MORNING BID – Tango de la default

Jul 29, 2014 13:00 UTC

Red letter day for Argentina comes tomorrow, with the holdout investors and the South American nation coming down to the wire on a potential deal that would offer the holdouts something better than what everyone else agreed to in 2005 and 2010. Without getting into issues of vultures vs. violating debt agreements, the situation probably comes down to three scenarios.

First, Argentina defaults. One cannot underestimate this too much – Argentina has already defaulted before, and the stakes are nowhere near as high for the country as they were the first time. But it is still pretty darned damaging – it puts the country into another level of pariah with international capital markets (double secret probation, and here’s where we once again note that had John Vernon lived, he would have solved this whole mess), it causes even more capital flight from the country and worsens the outlook for the currency, which is already trading at a level much lousier than the going real rate.

The spot rate is about 8.1 pesos to the dollar – its two-decade chart looks like a double-black diamond ski run – while the black-market rate is more like 12 pesos to the dollar. Argentines would likely increase their dollar holdings, and would put severe pressure on foreign reserves, which aren’t all that great to begin with. With inflation at about 30 percent, this isn’t a fun option. As Hugh Bronstein noted in a June story, Argentina is also a big soybean exporter – third in the world – and farmers there plan on hoarding the product in case of a default. The cost of immediate soybean exports from Argentina is up 6.3 percent in the last week or so; similar Brazilian exports are up 5.3 percent, and on the Chicago Board of Trade, soybean futures have risen 4.7 percent.

The peso continues to weaken.

The peso continues to weaken.

The second option, and this one is even less likely, is that the holdouts blink in some way. The holdouts haven’t changed their position in some way, and as Dan Bases points out in a story today, their years-long pursuit of payment on similar obligations in Peru, and the fact that this has been going on for 12 years already, suggests they’ve got some serious staying power (nimble trading is great in some markets; in others, the more important characteristic is extreme stubbornness). It’s still unclear just what the holdouts stand to make out of this, but the $1.33 billion-plus-interest judgment in their favor has the Argentines saying that’s a 1,600 percent return, which isn’t a bad day at the office if it all works out.

----------

◆ GOALS:
- 1) Answer these questions about the Argentina default commentary:
(a) What black-market rate for the peso does it give?
(b) Where does Argentina rank among the world's soybean exporters?
(c) What return do the Argentines say the judgment in the holdouts' favor represents?
- 2) Pick up the Argentina default commentary after its final sentence and keep writing in the same voice.

◆ Source data:

----------

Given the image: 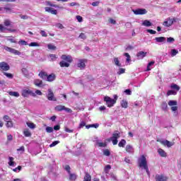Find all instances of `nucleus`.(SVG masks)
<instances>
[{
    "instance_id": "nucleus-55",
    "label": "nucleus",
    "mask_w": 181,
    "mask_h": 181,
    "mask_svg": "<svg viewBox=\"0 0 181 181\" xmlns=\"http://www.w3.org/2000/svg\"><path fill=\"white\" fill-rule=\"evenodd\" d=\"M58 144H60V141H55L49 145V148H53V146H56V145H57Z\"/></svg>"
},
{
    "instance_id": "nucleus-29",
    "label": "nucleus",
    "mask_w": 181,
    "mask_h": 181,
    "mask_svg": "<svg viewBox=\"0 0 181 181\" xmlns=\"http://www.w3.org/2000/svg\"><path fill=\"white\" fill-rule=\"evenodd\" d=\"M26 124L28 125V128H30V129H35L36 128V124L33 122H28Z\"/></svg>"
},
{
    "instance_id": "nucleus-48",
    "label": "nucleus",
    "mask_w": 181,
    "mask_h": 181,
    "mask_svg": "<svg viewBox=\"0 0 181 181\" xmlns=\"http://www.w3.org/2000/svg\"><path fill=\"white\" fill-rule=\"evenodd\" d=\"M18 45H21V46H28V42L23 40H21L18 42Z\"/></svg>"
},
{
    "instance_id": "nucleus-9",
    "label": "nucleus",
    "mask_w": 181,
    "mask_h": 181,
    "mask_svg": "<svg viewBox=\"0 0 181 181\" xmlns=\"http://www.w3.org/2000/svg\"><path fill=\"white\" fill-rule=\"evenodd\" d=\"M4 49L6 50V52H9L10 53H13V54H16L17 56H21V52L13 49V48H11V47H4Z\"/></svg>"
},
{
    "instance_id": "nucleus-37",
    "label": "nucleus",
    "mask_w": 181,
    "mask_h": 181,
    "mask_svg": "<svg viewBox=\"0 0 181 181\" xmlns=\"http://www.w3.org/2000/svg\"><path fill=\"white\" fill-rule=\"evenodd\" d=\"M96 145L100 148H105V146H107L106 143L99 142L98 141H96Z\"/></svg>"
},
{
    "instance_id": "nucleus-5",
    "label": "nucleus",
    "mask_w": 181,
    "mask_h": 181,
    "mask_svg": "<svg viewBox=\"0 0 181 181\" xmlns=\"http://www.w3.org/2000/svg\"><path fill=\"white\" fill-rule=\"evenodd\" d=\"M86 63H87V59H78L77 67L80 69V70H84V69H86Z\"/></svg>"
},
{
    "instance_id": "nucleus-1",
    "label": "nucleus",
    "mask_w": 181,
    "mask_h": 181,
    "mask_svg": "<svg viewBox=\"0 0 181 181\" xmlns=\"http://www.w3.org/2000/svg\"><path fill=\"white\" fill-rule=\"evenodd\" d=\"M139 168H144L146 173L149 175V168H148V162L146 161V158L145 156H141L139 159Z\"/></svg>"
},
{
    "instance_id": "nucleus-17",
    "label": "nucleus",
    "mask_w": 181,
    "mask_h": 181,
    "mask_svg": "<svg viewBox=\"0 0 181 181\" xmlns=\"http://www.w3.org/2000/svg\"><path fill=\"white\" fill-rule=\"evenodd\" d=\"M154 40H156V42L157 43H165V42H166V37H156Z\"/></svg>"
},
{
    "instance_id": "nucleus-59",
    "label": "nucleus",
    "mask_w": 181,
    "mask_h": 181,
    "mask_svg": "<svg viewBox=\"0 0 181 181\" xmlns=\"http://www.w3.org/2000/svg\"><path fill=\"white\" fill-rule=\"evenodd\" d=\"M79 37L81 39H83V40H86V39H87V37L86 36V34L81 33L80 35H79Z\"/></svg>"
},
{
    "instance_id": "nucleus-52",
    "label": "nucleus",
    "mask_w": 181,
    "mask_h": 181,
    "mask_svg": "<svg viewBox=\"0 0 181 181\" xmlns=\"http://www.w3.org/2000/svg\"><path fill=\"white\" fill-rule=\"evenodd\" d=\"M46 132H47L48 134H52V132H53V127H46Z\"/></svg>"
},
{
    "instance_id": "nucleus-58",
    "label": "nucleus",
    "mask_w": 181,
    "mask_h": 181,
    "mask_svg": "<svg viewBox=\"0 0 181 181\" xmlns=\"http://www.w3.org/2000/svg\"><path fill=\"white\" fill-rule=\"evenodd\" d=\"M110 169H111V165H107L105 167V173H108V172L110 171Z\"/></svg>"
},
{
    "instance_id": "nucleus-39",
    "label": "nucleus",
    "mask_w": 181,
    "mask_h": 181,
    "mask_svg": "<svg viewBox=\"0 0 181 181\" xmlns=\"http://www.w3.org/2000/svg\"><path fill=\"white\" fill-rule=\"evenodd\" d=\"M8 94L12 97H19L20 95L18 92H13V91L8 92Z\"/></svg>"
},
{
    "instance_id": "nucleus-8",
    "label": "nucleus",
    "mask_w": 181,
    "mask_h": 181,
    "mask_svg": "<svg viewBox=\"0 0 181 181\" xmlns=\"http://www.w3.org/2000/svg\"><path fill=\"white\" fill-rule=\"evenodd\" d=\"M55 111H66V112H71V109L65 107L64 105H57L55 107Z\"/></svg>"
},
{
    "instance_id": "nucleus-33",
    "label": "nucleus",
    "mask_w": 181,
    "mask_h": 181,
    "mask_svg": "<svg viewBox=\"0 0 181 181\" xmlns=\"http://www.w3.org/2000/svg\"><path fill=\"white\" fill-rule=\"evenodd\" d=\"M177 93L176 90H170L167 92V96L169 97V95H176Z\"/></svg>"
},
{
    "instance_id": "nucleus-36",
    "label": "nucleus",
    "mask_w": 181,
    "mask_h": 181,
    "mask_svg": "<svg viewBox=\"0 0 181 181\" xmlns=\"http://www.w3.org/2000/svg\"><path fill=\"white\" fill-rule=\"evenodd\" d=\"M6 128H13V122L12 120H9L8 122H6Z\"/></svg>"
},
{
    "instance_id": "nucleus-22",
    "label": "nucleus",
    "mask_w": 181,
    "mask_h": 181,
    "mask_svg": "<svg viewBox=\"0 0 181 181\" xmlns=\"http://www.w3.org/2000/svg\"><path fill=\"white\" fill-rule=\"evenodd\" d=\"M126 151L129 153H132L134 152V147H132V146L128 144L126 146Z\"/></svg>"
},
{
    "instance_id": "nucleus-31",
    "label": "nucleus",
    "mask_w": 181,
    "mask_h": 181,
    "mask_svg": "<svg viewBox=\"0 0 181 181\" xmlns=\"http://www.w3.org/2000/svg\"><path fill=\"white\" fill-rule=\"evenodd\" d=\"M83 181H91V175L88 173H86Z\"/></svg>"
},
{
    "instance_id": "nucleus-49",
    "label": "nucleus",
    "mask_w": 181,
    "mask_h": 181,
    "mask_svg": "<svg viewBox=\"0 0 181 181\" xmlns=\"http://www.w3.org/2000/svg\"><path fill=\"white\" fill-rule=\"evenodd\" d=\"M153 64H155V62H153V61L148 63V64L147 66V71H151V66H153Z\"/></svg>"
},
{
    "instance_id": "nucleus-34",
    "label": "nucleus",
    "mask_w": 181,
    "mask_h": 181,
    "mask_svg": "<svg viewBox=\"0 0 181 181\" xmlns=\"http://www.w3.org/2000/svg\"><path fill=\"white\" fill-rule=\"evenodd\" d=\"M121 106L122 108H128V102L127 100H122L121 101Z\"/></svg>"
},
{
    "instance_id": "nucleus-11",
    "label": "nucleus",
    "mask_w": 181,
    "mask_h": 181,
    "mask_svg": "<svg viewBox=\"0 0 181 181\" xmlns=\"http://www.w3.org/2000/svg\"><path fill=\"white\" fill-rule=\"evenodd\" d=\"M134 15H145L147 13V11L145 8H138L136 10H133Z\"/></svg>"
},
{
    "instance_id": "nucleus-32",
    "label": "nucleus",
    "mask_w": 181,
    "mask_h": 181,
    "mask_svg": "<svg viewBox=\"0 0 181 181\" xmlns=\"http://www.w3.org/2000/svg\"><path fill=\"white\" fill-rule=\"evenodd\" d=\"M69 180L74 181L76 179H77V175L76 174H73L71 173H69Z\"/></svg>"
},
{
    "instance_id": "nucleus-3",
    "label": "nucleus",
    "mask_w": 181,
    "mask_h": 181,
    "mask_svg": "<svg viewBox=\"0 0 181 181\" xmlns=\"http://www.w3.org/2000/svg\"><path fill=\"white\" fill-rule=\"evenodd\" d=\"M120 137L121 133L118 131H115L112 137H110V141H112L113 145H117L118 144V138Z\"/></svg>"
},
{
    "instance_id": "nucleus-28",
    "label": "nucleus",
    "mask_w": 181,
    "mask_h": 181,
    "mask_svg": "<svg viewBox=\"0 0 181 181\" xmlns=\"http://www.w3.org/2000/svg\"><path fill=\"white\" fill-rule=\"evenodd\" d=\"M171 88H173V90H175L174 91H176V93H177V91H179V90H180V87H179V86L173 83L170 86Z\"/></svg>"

----------

◆ RESULTS FOR EACH TASK:
- 1)
(a) About 12 pesos to the dollar.
(b) Third in the world.
(c) A 1,600 percent return.

- 2)
The holdouts would also be likely to wait until January when certain clauses that would put Argentina on the hook for a lot more money from other undeclared holdouts and then perhaps any bondholders who did negotiate might want to come back and wrangle again and extend the process. Some legal experts say that this clause isn’t going to be triggered by Argentina being forced into paying the holdouts, but try telling the Argentines that. The only recent blow to the holdouts? The hanging judge in this whole thing, Thomas Griesa, allowed the nation to pay certain obligations (or rather, for Citigroup to pay certain obligations on the nation’s behalf) that would have potentially upset a settlement earlier in the year with Repsol – the holdouts argued against this as it cracks the door to other relief somewhere, though of course the odds are pretty thin.

The third scenario, which in some ways seems equally unlikely (we’re starting to think an asteroid will hit the Earth before any other real option), is that there’s some kind of negotiated agreement that allows the exchanged bondholders to say they’re not worried about additional restitution provided they can just get their scheduled coupon payments.

Then, everyone gets paid, there are no additional claims – per what Argentina wants to happen after December 31, 2015 – and the whole thing finally finishes – the hedge funds have their victory, Argentina can claim it didn’t put itself on the hook for any more money than what the judge forced them into paying, and it will all stop there. (And then of course Argentina can sell more bonds in two years or so, because bond markets have shorter memories than people think.)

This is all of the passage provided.